Answer these from the passage on Mobb Deep's The Infamous:
(a) In what year was The Infamous released?
(b) Who was the album's main producer?
(c) Which member of Mobb Deep does the passage call the group's more articulate half?

• **Document excerpt**
-*-

The Infamous, released in 1995, was the beginning of Mobb Deep’s prominence. During those days, hiphop was not yet pretty, and Mobb was surrounded by groups that also reveled in the griminess of the streets, from the Wu-Tang Clan to Black Moon. But while most of the Mobb’s early contemporaries have either become nonfactors or fallen out of the music industry completely, Havoc and Prodigy have endured.
Like all great rap albums, The Infamous, Mobb Deep’s second, draws its power from both its production and its MC-ing. Havoc—the album’s main producer—offered up a dark soundscape riddled with haunting organ riffs and snares that pop like gunshots. Lyrically, the disc is a street-level masterpiece, stretching from the meditative “The Start of Your Ending” to the brooding “Temperature’s Rising.” On “Give Up the Goods (Just Step),” Prodigy, the Mobb’s more articulate half, pretty well defined the group’s misanthropic lifestyle: “For years I been doin’ the same shit/Just drinkin’ liquor, doin’ bids, extortin’ crackheads/And stickin’ up the stick-up kids.”
There are those who insist that The Infamous is merely high-quality gangsta braggadocio. But appreciating the strength of The Infamous—and Mobb Deep in general—requires you to attend to the details of the album. You have to note Prodigy’s brooding monotone, the elegiac minimalism of Havoc’s tracks, and the fact that unlike most MCs, the guys in Mobb Deep don’t win at the end of every song. When properly understood, Mobb Deep is revealed as a group that specializes in singing the black-male blues, able to brag about its circumstances while still conveying their utter sadness.

-*-

• **Data listing**
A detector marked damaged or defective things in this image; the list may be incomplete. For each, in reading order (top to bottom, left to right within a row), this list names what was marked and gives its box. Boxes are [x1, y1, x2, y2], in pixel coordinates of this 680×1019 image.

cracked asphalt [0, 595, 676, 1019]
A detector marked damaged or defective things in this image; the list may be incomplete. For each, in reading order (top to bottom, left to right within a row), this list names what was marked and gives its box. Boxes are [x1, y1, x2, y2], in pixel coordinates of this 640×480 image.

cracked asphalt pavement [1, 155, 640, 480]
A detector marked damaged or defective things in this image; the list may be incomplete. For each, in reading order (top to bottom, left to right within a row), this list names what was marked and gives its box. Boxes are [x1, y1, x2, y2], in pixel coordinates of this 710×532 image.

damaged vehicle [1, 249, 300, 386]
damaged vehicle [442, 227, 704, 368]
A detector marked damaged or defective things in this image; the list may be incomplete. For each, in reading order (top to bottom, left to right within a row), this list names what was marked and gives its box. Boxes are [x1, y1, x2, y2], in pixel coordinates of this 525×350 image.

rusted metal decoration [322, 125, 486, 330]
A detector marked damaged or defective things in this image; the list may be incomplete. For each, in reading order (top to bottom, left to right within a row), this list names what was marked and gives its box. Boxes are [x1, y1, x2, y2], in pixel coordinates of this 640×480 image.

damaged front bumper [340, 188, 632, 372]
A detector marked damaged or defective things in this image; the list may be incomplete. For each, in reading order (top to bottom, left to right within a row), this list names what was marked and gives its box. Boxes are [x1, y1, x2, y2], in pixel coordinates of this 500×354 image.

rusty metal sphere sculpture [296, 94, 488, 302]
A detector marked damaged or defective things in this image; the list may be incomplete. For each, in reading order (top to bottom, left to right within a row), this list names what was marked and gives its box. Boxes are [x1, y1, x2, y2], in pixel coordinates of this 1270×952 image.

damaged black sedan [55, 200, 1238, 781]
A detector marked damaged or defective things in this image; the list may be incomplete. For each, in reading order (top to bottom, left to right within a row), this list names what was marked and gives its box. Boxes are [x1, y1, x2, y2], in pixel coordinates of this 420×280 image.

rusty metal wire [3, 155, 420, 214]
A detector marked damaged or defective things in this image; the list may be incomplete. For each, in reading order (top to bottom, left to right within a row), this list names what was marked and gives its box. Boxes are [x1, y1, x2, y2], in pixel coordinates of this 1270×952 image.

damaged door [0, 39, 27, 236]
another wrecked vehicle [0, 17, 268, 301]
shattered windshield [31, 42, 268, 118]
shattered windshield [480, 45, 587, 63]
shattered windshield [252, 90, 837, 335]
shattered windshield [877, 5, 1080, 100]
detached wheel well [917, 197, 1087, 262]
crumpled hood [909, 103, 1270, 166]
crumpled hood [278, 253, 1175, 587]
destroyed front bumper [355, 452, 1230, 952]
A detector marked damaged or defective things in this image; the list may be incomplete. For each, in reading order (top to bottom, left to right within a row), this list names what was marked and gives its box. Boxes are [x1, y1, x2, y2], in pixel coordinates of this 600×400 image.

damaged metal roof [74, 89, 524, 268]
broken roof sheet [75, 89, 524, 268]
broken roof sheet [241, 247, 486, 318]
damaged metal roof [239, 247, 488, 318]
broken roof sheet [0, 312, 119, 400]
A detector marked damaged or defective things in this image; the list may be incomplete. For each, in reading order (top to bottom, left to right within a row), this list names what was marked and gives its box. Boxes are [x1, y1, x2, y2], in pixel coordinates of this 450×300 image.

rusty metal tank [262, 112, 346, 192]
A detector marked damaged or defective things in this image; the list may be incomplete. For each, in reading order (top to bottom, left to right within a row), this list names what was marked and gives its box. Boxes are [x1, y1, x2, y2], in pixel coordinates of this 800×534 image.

-*-

• **Solved problem**
(a) 1995
(b) Havoc
(c) Prodigy